■ 課題内容 ■
テクノロジの選択についての本文を読み、次の問いに答えよ。
(a) データエンジニアリングの目的は何だと述べられているか。
(b) データエンジニアは、どの職種のエンジニアにたとえられているか。
(c) 優れたデータテクノロジを選ぶ基準は何か。

■ 本文 ■
-*-*-

4章データエンジニアリングライフサイクルにおけるテクノロジの選択

最近のデータエンジニアリングは、選択肢が多過ぎて選択できない事態に陥っている。さまざまな種類のデータ問題を解決するテクノロジには事欠かない。オープンソース、マネージドオープンソース、プロプライエタリソフトウェア、プロプライエタリサービスなど、さまざまな選択肢が提供されている。しかし、最先端のテクノロジを追い求めるあまり、データエンジニアリングの核となる目的を見失いがちだ。データエンジニアリングの目的は、データをそのライフサイクル全体を通じて利用し、エンドユーザのニーズに応じてサービスを提供できる、堅牢で信頼性の高いシステムを設計することだ。構造エンジニアが建築家のビジョンを実現するために技術や材料を慎重に選択するのと同じように、データエンジニアは、データをライフサイクルを通じてデータアプリケーションやユーザに提供するために、適切なテクノロジを選択する使命を担っている。

「3章 適切なデータアーキテクチャの設計」で、「良い」データアーキテクチャと、それがなぜ重要なのかを説明した。本章では、良いアーキテクチャを実現するために、適切なテクノロジを選択する方法を説明する。データエンジニアは、可能な限り最高のデータプロダクトを作るために、優れたテクノロジを選択しなければならない。優れたデータテクノロジを選択する基準は単純だ。データプロダクトとビジネス一般に対して付加価値を与えるかどうかだ。

-*-*-

■ データセット ■
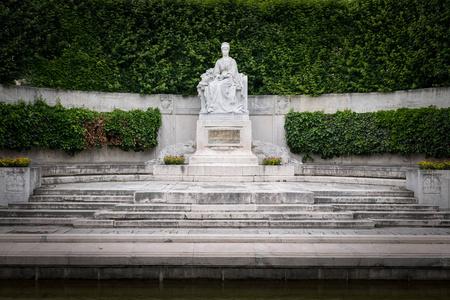 奥地利的伊丽莎白女皇纪念碑在 Volksgarten 维也纳 奥地利, 建造于1907年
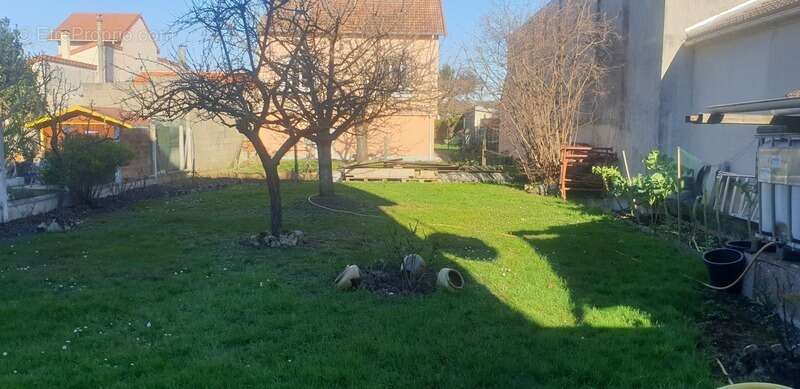 Maison à VIGNEUX-SUR-SEINE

-*-*-

■ 解答 ■
(a) データをそのライフサイクル全体を通じて利用し、エンドユーザのニーズに応じてサービスを提供できる、堅牢で信頼性の高いシステムを設計すること。
(b) 構造エンジニア。
(c) データプロダクトとビジネス一般に対して付加価値を与えるかどうか。